Written task:
Emit a verbatim copy of the lines running from the line with "How far from the shooting" through the end of the material below.
---------- Material for the task
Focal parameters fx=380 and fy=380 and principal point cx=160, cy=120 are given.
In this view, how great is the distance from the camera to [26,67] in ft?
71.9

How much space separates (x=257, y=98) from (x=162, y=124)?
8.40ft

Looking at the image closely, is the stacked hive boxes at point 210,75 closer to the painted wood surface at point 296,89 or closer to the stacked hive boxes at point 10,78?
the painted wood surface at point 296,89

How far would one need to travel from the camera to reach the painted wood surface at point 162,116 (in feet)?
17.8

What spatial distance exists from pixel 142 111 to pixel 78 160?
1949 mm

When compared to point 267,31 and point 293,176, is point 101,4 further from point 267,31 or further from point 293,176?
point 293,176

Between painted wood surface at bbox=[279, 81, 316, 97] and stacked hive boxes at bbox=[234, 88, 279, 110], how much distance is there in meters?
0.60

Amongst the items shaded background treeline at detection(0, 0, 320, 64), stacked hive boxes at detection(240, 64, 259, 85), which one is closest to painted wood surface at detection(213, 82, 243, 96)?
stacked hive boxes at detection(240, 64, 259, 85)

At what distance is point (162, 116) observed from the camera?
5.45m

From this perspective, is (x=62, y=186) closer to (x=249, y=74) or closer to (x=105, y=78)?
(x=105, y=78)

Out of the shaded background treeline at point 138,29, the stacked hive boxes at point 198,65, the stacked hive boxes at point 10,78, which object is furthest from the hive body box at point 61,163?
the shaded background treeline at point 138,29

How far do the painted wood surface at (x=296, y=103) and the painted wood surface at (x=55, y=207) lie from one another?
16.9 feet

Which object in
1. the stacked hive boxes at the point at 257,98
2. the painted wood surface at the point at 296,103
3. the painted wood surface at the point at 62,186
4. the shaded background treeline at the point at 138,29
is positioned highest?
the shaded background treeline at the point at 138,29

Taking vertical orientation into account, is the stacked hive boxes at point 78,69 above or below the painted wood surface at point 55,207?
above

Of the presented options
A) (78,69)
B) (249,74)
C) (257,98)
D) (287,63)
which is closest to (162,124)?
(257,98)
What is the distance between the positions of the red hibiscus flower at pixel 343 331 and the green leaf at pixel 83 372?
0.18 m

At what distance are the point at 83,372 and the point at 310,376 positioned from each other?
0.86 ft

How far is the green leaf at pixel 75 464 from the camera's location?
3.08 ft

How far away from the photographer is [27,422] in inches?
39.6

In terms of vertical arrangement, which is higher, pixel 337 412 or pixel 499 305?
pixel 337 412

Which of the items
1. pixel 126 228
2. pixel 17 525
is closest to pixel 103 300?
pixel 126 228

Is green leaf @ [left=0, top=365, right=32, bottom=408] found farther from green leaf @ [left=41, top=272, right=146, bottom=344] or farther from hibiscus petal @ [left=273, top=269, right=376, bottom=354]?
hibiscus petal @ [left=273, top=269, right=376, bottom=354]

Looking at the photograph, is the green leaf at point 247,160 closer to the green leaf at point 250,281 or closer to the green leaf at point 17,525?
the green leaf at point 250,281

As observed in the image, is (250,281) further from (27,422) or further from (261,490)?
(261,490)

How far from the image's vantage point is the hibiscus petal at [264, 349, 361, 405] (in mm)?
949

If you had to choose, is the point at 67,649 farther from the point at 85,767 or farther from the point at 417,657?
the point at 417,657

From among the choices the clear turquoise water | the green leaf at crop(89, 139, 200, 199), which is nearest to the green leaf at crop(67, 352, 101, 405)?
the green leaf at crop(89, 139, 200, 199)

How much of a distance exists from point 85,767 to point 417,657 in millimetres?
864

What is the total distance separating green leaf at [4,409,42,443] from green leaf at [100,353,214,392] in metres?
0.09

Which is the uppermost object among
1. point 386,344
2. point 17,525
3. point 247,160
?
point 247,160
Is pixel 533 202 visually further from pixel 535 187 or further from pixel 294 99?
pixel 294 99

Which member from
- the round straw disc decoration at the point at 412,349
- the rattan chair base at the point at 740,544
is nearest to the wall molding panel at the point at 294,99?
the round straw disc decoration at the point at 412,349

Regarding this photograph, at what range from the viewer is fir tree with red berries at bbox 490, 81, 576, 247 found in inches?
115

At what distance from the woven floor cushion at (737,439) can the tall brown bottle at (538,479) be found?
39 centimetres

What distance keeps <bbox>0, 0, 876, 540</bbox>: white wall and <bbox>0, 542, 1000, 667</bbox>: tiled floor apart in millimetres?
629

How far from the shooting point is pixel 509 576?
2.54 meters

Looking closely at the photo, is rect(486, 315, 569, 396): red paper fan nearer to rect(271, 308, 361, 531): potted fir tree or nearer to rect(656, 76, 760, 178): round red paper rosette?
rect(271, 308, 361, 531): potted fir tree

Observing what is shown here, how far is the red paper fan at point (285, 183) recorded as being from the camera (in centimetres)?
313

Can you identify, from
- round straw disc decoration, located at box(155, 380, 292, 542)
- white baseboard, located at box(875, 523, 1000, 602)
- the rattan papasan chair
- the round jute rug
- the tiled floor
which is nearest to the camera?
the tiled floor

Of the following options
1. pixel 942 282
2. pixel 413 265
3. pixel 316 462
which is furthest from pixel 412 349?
--------------------
The result:
How far from the shooting point is pixel 509 576?
2.54 meters

Looking closely at the photo, is rect(486, 315, 569, 396): red paper fan nearer to rect(271, 308, 361, 531): potted fir tree or nearer to rect(656, 76, 760, 178): round red paper rosette?
rect(271, 308, 361, 531): potted fir tree

Observing what is shown here, how far is the red paper fan at point (285, 183) recorded as being from the camera (in centimetres)?
313

Can you identify, from
- round straw disc decoration, located at box(155, 380, 292, 542)
- white baseboard, located at box(875, 523, 1000, 602)
- the rattan papasan chair
- the round jute rug
- the tiled floor
which is nearest to the camera?
the tiled floor

Of the following options
1. pixel 942 282
2. pixel 413 265
3. pixel 316 462
which is furthest from pixel 412 349?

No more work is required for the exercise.